_Goal:_ Without altering anything, output the material below.
────────────────────────────────────────
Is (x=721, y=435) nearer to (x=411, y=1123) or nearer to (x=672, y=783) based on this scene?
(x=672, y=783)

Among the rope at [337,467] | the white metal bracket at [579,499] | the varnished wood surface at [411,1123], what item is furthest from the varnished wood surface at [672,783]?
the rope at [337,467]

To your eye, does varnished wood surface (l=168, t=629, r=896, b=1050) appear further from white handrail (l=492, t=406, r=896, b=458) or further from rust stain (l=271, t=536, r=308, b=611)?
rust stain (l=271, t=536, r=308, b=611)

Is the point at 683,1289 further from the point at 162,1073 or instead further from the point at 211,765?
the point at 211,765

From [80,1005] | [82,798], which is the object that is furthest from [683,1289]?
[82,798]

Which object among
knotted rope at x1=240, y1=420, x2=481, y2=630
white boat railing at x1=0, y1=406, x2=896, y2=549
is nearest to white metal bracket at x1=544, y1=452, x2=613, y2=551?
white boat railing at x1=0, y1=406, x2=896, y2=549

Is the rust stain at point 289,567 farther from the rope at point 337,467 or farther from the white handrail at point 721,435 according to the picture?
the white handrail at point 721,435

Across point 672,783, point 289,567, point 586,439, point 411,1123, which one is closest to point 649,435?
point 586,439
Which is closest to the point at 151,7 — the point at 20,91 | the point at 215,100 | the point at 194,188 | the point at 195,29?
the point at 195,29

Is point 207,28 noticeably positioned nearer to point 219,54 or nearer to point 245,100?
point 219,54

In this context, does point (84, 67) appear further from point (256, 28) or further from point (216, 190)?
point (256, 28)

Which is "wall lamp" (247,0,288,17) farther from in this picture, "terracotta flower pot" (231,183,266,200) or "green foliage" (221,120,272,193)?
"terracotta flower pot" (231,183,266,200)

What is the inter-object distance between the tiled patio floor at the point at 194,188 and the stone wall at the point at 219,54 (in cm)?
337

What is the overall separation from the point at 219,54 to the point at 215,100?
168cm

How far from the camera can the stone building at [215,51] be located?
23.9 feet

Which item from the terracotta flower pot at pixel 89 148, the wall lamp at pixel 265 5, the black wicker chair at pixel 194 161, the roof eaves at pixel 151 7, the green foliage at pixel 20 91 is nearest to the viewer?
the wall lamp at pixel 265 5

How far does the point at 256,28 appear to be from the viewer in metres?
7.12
────────────────────────────────────────
_Final result:_
Is (x=721, y=435) nearer to (x=411, y=1123) or nearer to (x=672, y=783) based on this scene?
(x=672, y=783)

Among the rope at [337,467] | the white metal bracket at [579,499] | the varnished wood surface at [411,1123], what item is furthest from the varnished wood surface at [672,783]?
the rope at [337,467]

To your eye, does varnished wood surface (l=168, t=629, r=896, b=1050) appear further from white handrail (l=492, t=406, r=896, b=458) or further from rust stain (l=271, t=536, r=308, b=611)?
rust stain (l=271, t=536, r=308, b=611)

Is the point at 683,1289 further from the point at 162,1073 or instead further from the point at 211,765?
the point at 211,765

From [80,1005] | [82,798], which is the object that is furthest from [683,1289]?
[82,798]

Which object among
knotted rope at x1=240, y1=420, x2=481, y2=630
white boat railing at x1=0, y1=406, x2=896, y2=549
is nearest to white metal bracket at x1=544, y1=452, x2=613, y2=551?
white boat railing at x1=0, y1=406, x2=896, y2=549

Is the rust stain at point 289,567 farther from the rope at point 337,467 or farther from the white handrail at point 721,435 according to the picture?
the white handrail at point 721,435

Across point 672,783, point 289,567, point 586,439, point 411,1123, which one is closest to point 649,435?
point 586,439
Which is closest to the point at 151,7 — the point at 20,91 | the point at 215,100 | the point at 194,188 | the point at 195,29?
the point at 195,29

Is point 207,28 noticeably positioned nearer to point 219,54 or nearer to point 245,100?
point 219,54

In this context, does point (84, 67) appear further from point (256, 28) or further from point (216, 190)?
point (256, 28)

Which is "wall lamp" (247,0,288,17) farther from in this picture, "terracotta flower pot" (231,183,266,200) or "green foliage" (221,120,272,193)?
"terracotta flower pot" (231,183,266,200)

What is the inter-object distance between the tiled patio floor at the point at 194,188 and the stone wall at the point at 219,54 (in cm)?
337

What is the overall separation from the point at 219,54 to the point at 215,100?
168cm

How far from the camera can the stone building at [215,51] be located?
23.9 feet

Which item from the terracotta flower pot at pixel 89 148, the wall lamp at pixel 265 5, the black wicker chair at pixel 194 161, the roof eaves at pixel 151 7, the green foliage at pixel 20 91 is nearest to the viewer?
the wall lamp at pixel 265 5

How far does the point at 256,28 appear to be from the viewer in metres?
7.12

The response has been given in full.